One of my Facebook family asked me to write this and I wondered why I have never written on this topic before given it can be such a huge challenge. The issue, for want of a better word, is ‘meltdowns.’ And if people have a better and less alarmist name for it please let me know.
What is a ‘meltdown?’ My understanding is that it is the result of an overland of information, sensory and social input and / or emotions. A person can only experience so much overload before it takes hold and they express it in a way which can be distressing for people – and it is often most distressing for the person having the ‘meltdown’. I am yet to meet an autistic person who feels OK about meltdowns. When we have one we regret it and really don’t want to have another one. We often worry about loss of reputation because meltdowns are poorly understood, even by those who work with autistic people. Wider society has some very dark views about ‘meltdowns’.
A ‘meltdown’ is basically what happens when there is too much difficult or stressful input coming in and not enough time or opportunity to deescalate the issues before they come to a head. A meltdown is not the fault of the person having it. It is not intentional poor behaviour and it is not a ‘tantrum’ designed to get attention or force a decision. Generally autistic people are not intentionally manipulative, even if some people believe that our behaviour is manipulation.
For me, when I have one I became very stressed and emotional, paranoid at friends I usually like and angry. It is almost impossible to control how I respond to the overload once I am in that state. Thankfully I tend to only have meltdowns when I am around people that understand me so it is easier to work through afterwards. On one occasion I had one at work which was very challenging. Even though I am an autistic advocate so am usually articulate when speaking of such things, I wound it very hard to explain what had happened and felt quite guilty.

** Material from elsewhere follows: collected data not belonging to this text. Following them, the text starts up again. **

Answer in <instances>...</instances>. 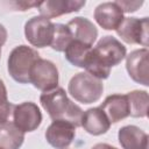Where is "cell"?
Instances as JSON below:
<instances>
[{
  "instance_id": "1",
  "label": "cell",
  "mask_w": 149,
  "mask_h": 149,
  "mask_svg": "<svg viewBox=\"0 0 149 149\" xmlns=\"http://www.w3.org/2000/svg\"><path fill=\"white\" fill-rule=\"evenodd\" d=\"M127 56L126 47L115 37L107 35L100 38L92 48L85 70L98 79H107L111 74V68L119 65Z\"/></svg>"
},
{
  "instance_id": "2",
  "label": "cell",
  "mask_w": 149,
  "mask_h": 149,
  "mask_svg": "<svg viewBox=\"0 0 149 149\" xmlns=\"http://www.w3.org/2000/svg\"><path fill=\"white\" fill-rule=\"evenodd\" d=\"M40 102L52 121H68L76 128L80 127V121L84 112L78 105L69 99L64 88L56 87L52 91L43 92L40 97Z\"/></svg>"
},
{
  "instance_id": "3",
  "label": "cell",
  "mask_w": 149,
  "mask_h": 149,
  "mask_svg": "<svg viewBox=\"0 0 149 149\" xmlns=\"http://www.w3.org/2000/svg\"><path fill=\"white\" fill-rule=\"evenodd\" d=\"M38 58L40 54L35 49L24 44L15 47L7 61L9 76L20 84H30V70Z\"/></svg>"
},
{
  "instance_id": "4",
  "label": "cell",
  "mask_w": 149,
  "mask_h": 149,
  "mask_svg": "<svg viewBox=\"0 0 149 149\" xmlns=\"http://www.w3.org/2000/svg\"><path fill=\"white\" fill-rule=\"evenodd\" d=\"M68 91L74 100L87 105L97 102L101 98L104 84L100 79L88 74L87 72H79L70 79Z\"/></svg>"
},
{
  "instance_id": "5",
  "label": "cell",
  "mask_w": 149,
  "mask_h": 149,
  "mask_svg": "<svg viewBox=\"0 0 149 149\" xmlns=\"http://www.w3.org/2000/svg\"><path fill=\"white\" fill-rule=\"evenodd\" d=\"M55 23L43 16H33L24 24L27 41L36 48L50 47L54 37Z\"/></svg>"
},
{
  "instance_id": "6",
  "label": "cell",
  "mask_w": 149,
  "mask_h": 149,
  "mask_svg": "<svg viewBox=\"0 0 149 149\" xmlns=\"http://www.w3.org/2000/svg\"><path fill=\"white\" fill-rule=\"evenodd\" d=\"M58 69L51 61L38 58L30 70V84L42 92L55 90L58 86Z\"/></svg>"
},
{
  "instance_id": "7",
  "label": "cell",
  "mask_w": 149,
  "mask_h": 149,
  "mask_svg": "<svg viewBox=\"0 0 149 149\" xmlns=\"http://www.w3.org/2000/svg\"><path fill=\"white\" fill-rule=\"evenodd\" d=\"M149 19L148 17H125L121 24L115 30L121 40L128 44H140L148 47Z\"/></svg>"
},
{
  "instance_id": "8",
  "label": "cell",
  "mask_w": 149,
  "mask_h": 149,
  "mask_svg": "<svg viewBox=\"0 0 149 149\" xmlns=\"http://www.w3.org/2000/svg\"><path fill=\"white\" fill-rule=\"evenodd\" d=\"M13 123L22 132H34L42 122V113L33 101H24L14 106Z\"/></svg>"
},
{
  "instance_id": "9",
  "label": "cell",
  "mask_w": 149,
  "mask_h": 149,
  "mask_svg": "<svg viewBox=\"0 0 149 149\" xmlns=\"http://www.w3.org/2000/svg\"><path fill=\"white\" fill-rule=\"evenodd\" d=\"M47 142L55 149H66L76 136V127L62 120H55L45 130Z\"/></svg>"
},
{
  "instance_id": "10",
  "label": "cell",
  "mask_w": 149,
  "mask_h": 149,
  "mask_svg": "<svg viewBox=\"0 0 149 149\" xmlns=\"http://www.w3.org/2000/svg\"><path fill=\"white\" fill-rule=\"evenodd\" d=\"M148 56L149 51L147 48L137 49L126 56V69L129 77L137 84L144 86L149 85L148 78Z\"/></svg>"
},
{
  "instance_id": "11",
  "label": "cell",
  "mask_w": 149,
  "mask_h": 149,
  "mask_svg": "<svg viewBox=\"0 0 149 149\" xmlns=\"http://www.w3.org/2000/svg\"><path fill=\"white\" fill-rule=\"evenodd\" d=\"M85 3V0H47L41 1L37 9L40 16L50 20L64 14L79 12Z\"/></svg>"
},
{
  "instance_id": "12",
  "label": "cell",
  "mask_w": 149,
  "mask_h": 149,
  "mask_svg": "<svg viewBox=\"0 0 149 149\" xmlns=\"http://www.w3.org/2000/svg\"><path fill=\"white\" fill-rule=\"evenodd\" d=\"M94 20L105 30H116L118 27L123 21V12L113 2H102L98 5L94 9Z\"/></svg>"
},
{
  "instance_id": "13",
  "label": "cell",
  "mask_w": 149,
  "mask_h": 149,
  "mask_svg": "<svg viewBox=\"0 0 149 149\" xmlns=\"http://www.w3.org/2000/svg\"><path fill=\"white\" fill-rule=\"evenodd\" d=\"M80 127H83L88 134L98 136L109 130L111 122L100 107H93L83 113Z\"/></svg>"
},
{
  "instance_id": "14",
  "label": "cell",
  "mask_w": 149,
  "mask_h": 149,
  "mask_svg": "<svg viewBox=\"0 0 149 149\" xmlns=\"http://www.w3.org/2000/svg\"><path fill=\"white\" fill-rule=\"evenodd\" d=\"M100 108L111 123H116L129 116V104L126 94H111L106 97Z\"/></svg>"
},
{
  "instance_id": "15",
  "label": "cell",
  "mask_w": 149,
  "mask_h": 149,
  "mask_svg": "<svg viewBox=\"0 0 149 149\" xmlns=\"http://www.w3.org/2000/svg\"><path fill=\"white\" fill-rule=\"evenodd\" d=\"M71 31L72 40L83 42L87 45H93L98 37V29L88 19L83 16H77L66 23Z\"/></svg>"
},
{
  "instance_id": "16",
  "label": "cell",
  "mask_w": 149,
  "mask_h": 149,
  "mask_svg": "<svg viewBox=\"0 0 149 149\" xmlns=\"http://www.w3.org/2000/svg\"><path fill=\"white\" fill-rule=\"evenodd\" d=\"M118 139L123 149H148V134L137 126L128 125L121 127Z\"/></svg>"
},
{
  "instance_id": "17",
  "label": "cell",
  "mask_w": 149,
  "mask_h": 149,
  "mask_svg": "<svg viewBox=\"0 0 149 149\" xmlns=\"http://www.w3.org/2000/svg\"><path fill=\"white\" fill-rule=\"evenodd\" d=\"M24 141V132L13 122L0 125V149H19Z\"/></svg>"
},
{
  "instance_id": "18",
  "label": "cell",
  "mask_w": 149,
  "mask_h": 149,
  "mask_svg": "<svg viewBox=\"0 0 149 149\" xmlns=\"http://www.w3.org/2000/svg\"><path fill=\"white\" fill-rule=\"evenodd\" d=\"M91 49H92L91 45H87L83 42L72 40L70 42V44L66 47V49L64 50V57L72 65L84 69Z\"/></svg>"
},
{
  "instance_id": "19",
  "label": "cell",
  "mask_w": 149,
  "mask_h": 149,
  "mask_svg": "<svg viewBox=\"0 0 149 149\" xmlns=\"http://www.w3.org/2000/svg\"><path fill=\"white\" fill-rule=\"evenodd\" d=\"M129 104V115L133 118H146L148 114L149 95L147 91L135 90L127 94Z\"/></svg>"
},
{
  "instance_id": "20",
  "label": "cell",
  "mask_w": 149,
  "mask_h": 149,
  "mask_svg": "<svg viewBox=\"0 0 149 149\" xmlns=\"http://www.w3.org/2000/svg\"><path fill=\"white\" fill-rule=\"evenodd\" d=\"M71 41H72V35L68 26L63 23H55V31L50 47L54 50L61 52L66 49V47L70 44Z\"/></svg>"
},
{
  "instance_id": "21",
  "label": "cell",
  "mask_w": 149,
  "mask_h": 149,
  "mask_svg": "<svg viewBox=\"0 0 149 149\" xmlns=\"http://www.w3.org/2000/svg\"><path fill=\"white\" fill-rule=\"evenodd\" d=\"M14 106L15 105L9 102L7 98V88L2 79H0V125L8 122L10 115L13 114Z\"/></svg>"
},
{
  "instance_id": "22",
  "label": "cell",
  "mask_w": 149,
  "mask_h": 149,
  "mask_svg": "<svg viewBox=\"0 0 149 149\" xmlns=\"http://www.w3.org/2000/svg\"><path fill=\"white\" fill-rule=\"evenodd\" d=\"M116 5L121 8L123 13H133L136 12L142 5L143 1H129V0H118L115 1Z\"/></svg>"
},
{
  "instance_id": "23",
  "label": "cell",
  "mask_w": 149,
  "mask_h": 149,
  "mask_svg": "<svg viewBox=\"0 0 149 149\" xmlns=\"http://www.w3.org/2000/svg\"><path fill=\"white\" fill-rule=\"evenodd\" d=\"M40 2H36V1H16L15 3L19 8L17 10H27L29 8H33V7H38Z\"/></svg>"
},
{
  "instance_id": "24",
  "label": "cell",
  "mask_w": 149,
  "mask_h": 149,
  "mask_svg": "<svg viewBox=\"0 0 149 149\" xmlns=\"http://www.w3.org/2000/svg\"><path fill=\"white\" fill-rule=\"evenodd\" d=\"M7 30H6V28L3 27V24H1L0 23V45L2 47L5 43H6V41H7Z\"/></svg>"
},
{
  "instance_id": "25",
  "label": "cell",
  "mask_w": 149,
  "mask_h": 149,
  "mask_svg": "<svg viewBox=\"0 0 149 149\" xmlns=\"http://www.w3.org/2000/svg\"><path fill=\"white\" fill-rule=\"evenodd\" d=\"M91 149H118V148H115L111 144H107V143H97Z\"/></svg>"
},
{
  "instance_id": "26",
  "label": "cell",
  "mask_w": 149,
  "mask_h": 149,
  "mask_svg": "<svg viewBox=\"0 0 149 149\" xmlns=\"http://www.w3.org/2000/svg\"><path fill=\"white\" fill-rule=\"evenodd\" d=\"M0 57H1V45H0Z\"/></svg>"
}]
</instances>
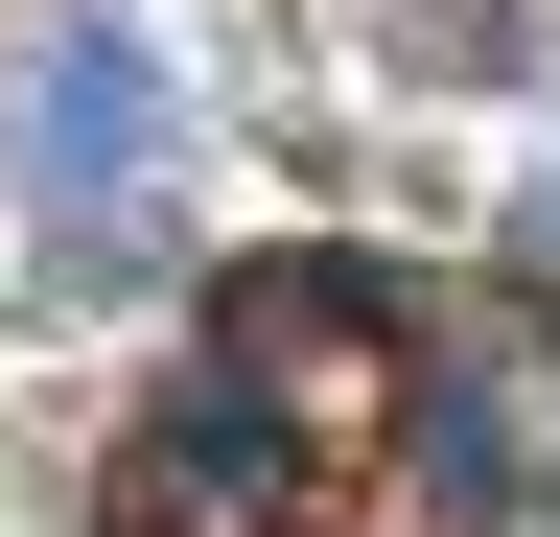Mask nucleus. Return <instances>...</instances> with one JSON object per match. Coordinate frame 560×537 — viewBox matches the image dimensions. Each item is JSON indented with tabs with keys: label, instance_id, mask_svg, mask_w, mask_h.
I'll return each instance as SVG.
<instances>
[{
	"label": "nucleus",
	"instance_id": "f257e3e1",
	"mask_svg": "<svg viewBox=\"0 0 560 537\" xmlns=\"http://www.w3.org/2000/svg\"><path fill=\"white\" fill-rule=\"evenodd\" d=\"M94 514H117V537H327V421H304L280 374L187 351V374H164V421L94 467Z\"/></svg>",
	"mask_w": 560,
	"mask_h": 537
},
{
	"label": "nucleus",
	"instance_id": "f03ea898",
	"mask_svg": "<svg viewBox=\"0 0 560 537\" xmlns=\"http://www.w3.org/2000/svg\"><path fill=\"white\" fill-rule=\"evenodd\" d=\"M24 164H47V187H140V164H164V71H140L117 24H70L47 94H24Z\"/></svg>",
	"mask_w": 560,
	"mask_h": 537
},
{
	"label": "nucleus",
	"instance_id": "7ed1b4c3",
	"mask_svg": "<svg viewBox=\"0 0 560 537\" xmlns=\"http://www.w3.org/2000/svg\"><path fill=\"white\" fill-rule=\"evenodd\" d=\"M537 257H560V187H537Z\"/></svg>",
	"mask_w": 560,
	"mask_h": 537
}]
</instances>
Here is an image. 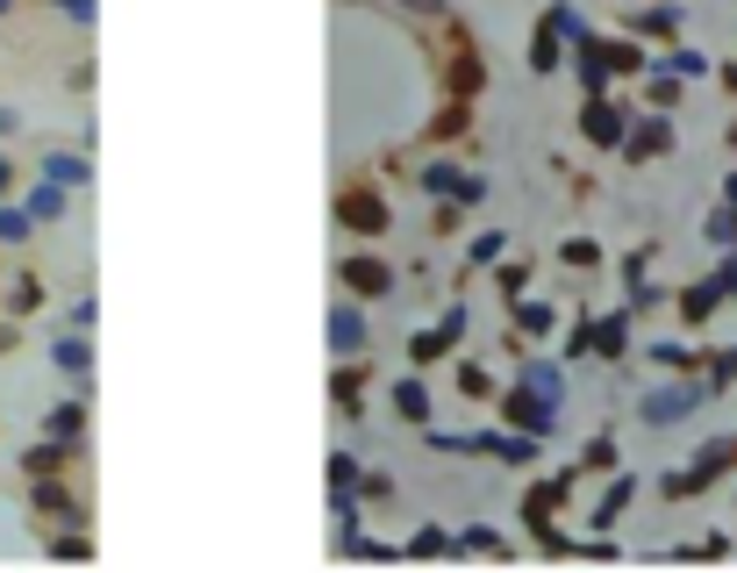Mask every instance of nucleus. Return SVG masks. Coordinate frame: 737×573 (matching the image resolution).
Returning a JSON list of instances; mask_svg holds the SVG:
<instances>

When I was a kid I had meltdowns on occasion. This was in the early 1980s so the understanding of autism was pretty much zero. I wouldn’t gain a diagnosis until 1994. When I had a meltdown it was viewed as me being pushy or difficult. So I decided not to have them. This might sound like a positive thing but it really wasn’t. Over the six years I was in high school I squashed down my overload, so the metaphorical ‘tank’ just got more and more crammed with stress and I didn’t release it. I was bullied badly all through high school but I kept my metaphorical emotional drill sergeant on patrol and didn’t let anything out. If any of you have read my autobiography about the hell I went through in my twenties you will get an idea of what that approach did to me. When I finally released the pressure it basically propelled me into several years of chaos. I cannot speak for others but this does make me think that if the level of overload is there, suppressing it may not be a good idea.
‘Meltdowns’ are one of those areas where autistic people can be viewed as ‘other’ and distant form the rest of the humans. I den’t think that is the case at all. I think autistics feel, see and experience things on a very heightened level a lot of the time. Our senses are often highly tuned, our thinking is often at a heightened level, we tend to worry and ‘overthink’. Put someone experiencing that into a world where they might be mistreated, ostracised and bullied, where things don’t always make a lot of sense and where we are not respected or listened to…well it’s no wonder the overload can turn into something like ‘meltdown’.
What is the solution? I know a lot of autistic people who are terrified of having meltdowns in public or at work or school, and with good reason. Meltdown is not well understood by most people it seems. I even attended an autism event once where the wife of an autistic man gave a presentation about his meltdowns and talked about him like he was an errant child! In practical, immediate terms, learning your triggers and some deescalation strategies can really help. More broadly, if people understood the reasons for a meltdown, if people understood autistic experience better and were more understanding and respectful, I think the issue would be less challenging for us. If we lived in a genuinely ‘autism-friendly’ world, there would be more of a chance to avoid or deescalate overload before it got to the critical point. And if we knew that people would understand meltdown better and the reasons for it and not judge us then even if we had one at work or at school or in public it wouldn’t be such a mortifying moment because – as I do when I have meltdown in front of friends I trust – people would understand and not judge so much. Yep, neurodiversity can do a lot of good stuff. Let’s just make a more respectful world where people understand us.